The present invention relates generally to computer graphics and animation, and more particularly to systems and methods for defining rest poses of an animation object.
For fleshy human characters, e.g., human characters in Pixar's WALL●E, an automatic system for secondary ballistic motion is desirable to add an extra level of realism and to lighten the burden on animators. This task can be complicated by the nonphysical nature of the underlying models; the secondary motion should look realistic even if the primary animation is exaggerated and stylized.
During pre-production, the human characters went through several stages of development. Early versions were made of transparent, gelatinous material instead of flesh, and were unrecognizable as humans. This posed interesting problems for animation and simulation. For example, how would one act with a facial performance on a material with no real structure? Also, how would the simulator preserve animation detail and still allow the material to undergo large deformation? As the story evolved the jelly creatures became more human, and the requirements of the simulator changed.

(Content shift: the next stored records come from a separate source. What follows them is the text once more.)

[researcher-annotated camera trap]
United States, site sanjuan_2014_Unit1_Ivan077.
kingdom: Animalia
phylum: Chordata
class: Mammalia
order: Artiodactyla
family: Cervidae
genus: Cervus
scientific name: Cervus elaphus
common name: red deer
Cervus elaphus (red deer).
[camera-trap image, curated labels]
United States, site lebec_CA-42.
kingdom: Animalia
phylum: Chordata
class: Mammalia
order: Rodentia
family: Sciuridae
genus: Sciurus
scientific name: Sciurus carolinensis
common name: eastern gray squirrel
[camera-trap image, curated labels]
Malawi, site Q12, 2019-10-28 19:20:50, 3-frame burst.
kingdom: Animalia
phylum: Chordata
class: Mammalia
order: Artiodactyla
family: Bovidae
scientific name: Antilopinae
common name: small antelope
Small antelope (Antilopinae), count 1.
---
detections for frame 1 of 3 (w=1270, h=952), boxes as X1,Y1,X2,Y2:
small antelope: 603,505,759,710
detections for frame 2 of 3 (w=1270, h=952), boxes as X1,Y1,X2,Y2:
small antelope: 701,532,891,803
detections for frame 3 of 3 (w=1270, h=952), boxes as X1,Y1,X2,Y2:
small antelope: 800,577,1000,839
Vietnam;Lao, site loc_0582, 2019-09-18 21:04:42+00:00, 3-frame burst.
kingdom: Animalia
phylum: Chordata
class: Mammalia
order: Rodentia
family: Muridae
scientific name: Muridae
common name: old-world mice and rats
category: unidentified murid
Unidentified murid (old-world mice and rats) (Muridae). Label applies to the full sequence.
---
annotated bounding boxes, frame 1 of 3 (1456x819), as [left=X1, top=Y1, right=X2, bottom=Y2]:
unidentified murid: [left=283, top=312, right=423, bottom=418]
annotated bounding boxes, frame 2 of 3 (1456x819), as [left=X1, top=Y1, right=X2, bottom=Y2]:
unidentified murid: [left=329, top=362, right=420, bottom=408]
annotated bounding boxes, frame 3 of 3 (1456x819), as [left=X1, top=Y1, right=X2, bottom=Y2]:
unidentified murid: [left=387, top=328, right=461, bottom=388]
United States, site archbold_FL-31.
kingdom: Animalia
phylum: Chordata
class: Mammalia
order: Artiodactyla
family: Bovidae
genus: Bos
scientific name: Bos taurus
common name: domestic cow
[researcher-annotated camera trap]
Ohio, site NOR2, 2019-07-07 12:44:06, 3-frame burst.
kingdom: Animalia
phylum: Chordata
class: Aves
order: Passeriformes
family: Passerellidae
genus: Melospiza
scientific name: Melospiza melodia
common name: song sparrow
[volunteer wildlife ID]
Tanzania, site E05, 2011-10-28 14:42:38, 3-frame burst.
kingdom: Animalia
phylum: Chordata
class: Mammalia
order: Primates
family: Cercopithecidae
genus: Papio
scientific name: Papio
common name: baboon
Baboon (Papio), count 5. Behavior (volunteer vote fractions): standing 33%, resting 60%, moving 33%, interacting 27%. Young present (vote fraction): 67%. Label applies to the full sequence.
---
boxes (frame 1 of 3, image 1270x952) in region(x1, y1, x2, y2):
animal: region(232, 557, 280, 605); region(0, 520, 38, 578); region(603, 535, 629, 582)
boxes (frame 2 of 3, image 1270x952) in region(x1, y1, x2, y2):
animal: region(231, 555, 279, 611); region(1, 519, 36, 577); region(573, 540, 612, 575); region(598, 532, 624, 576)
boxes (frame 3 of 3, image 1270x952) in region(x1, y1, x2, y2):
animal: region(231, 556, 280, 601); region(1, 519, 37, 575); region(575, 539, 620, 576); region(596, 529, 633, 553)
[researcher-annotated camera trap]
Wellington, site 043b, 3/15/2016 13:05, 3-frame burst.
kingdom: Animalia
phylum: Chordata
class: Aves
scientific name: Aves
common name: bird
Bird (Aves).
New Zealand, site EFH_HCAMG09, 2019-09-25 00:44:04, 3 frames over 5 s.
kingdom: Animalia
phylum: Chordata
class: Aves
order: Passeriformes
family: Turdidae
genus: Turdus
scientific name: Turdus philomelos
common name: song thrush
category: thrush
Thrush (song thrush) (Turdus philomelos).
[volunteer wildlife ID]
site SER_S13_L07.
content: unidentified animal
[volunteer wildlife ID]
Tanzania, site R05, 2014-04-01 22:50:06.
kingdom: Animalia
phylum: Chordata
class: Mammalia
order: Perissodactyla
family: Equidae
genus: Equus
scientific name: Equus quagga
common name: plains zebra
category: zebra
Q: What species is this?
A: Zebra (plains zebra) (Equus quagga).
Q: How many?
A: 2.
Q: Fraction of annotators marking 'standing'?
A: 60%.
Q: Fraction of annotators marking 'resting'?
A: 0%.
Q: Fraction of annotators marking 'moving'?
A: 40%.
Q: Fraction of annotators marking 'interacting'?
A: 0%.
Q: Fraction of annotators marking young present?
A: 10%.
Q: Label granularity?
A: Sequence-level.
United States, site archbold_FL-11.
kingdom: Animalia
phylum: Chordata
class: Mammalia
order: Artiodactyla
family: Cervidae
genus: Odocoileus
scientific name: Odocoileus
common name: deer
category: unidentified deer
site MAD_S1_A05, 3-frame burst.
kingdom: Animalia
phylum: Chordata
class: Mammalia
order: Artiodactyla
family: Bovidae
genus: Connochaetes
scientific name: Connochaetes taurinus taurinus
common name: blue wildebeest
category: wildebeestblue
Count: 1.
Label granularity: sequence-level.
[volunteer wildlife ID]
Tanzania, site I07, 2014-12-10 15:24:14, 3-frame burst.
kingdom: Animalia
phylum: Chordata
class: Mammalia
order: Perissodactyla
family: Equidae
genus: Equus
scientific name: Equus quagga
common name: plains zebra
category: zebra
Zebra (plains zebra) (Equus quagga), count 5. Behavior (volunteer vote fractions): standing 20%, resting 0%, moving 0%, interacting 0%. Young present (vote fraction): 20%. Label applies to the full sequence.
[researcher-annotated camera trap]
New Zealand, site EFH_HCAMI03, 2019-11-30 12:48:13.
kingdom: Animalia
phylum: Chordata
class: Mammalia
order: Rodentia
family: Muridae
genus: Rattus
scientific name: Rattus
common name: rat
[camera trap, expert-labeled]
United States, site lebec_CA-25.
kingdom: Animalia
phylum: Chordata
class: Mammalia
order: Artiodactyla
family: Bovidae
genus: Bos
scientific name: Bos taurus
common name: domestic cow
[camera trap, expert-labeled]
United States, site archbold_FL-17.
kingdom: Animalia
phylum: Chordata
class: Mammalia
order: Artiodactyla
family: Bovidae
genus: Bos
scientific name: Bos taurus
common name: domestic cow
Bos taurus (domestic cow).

Detail preservation grew easier as key details in the face and hands were now adjacent to bones and required less secondary motion, but maintaining animation silhouettes elsewhere in the body became more important.
Typically, a mass-spring system is used to model the internal physics of the material, e.g., skeleton structure of fleshy human characters. With constraint forces alone the large changes in shape between different poses of the character would be constantly fought by the spring forces in the simulation. For example, for sufficient deformations to a rest pose by an animator, the mass-spring system would tend to force the object back to the initial rest pose, thereby creating unrealistic animation.
Therefore it is desirable to provide systems and methods that overcome the above and other problems.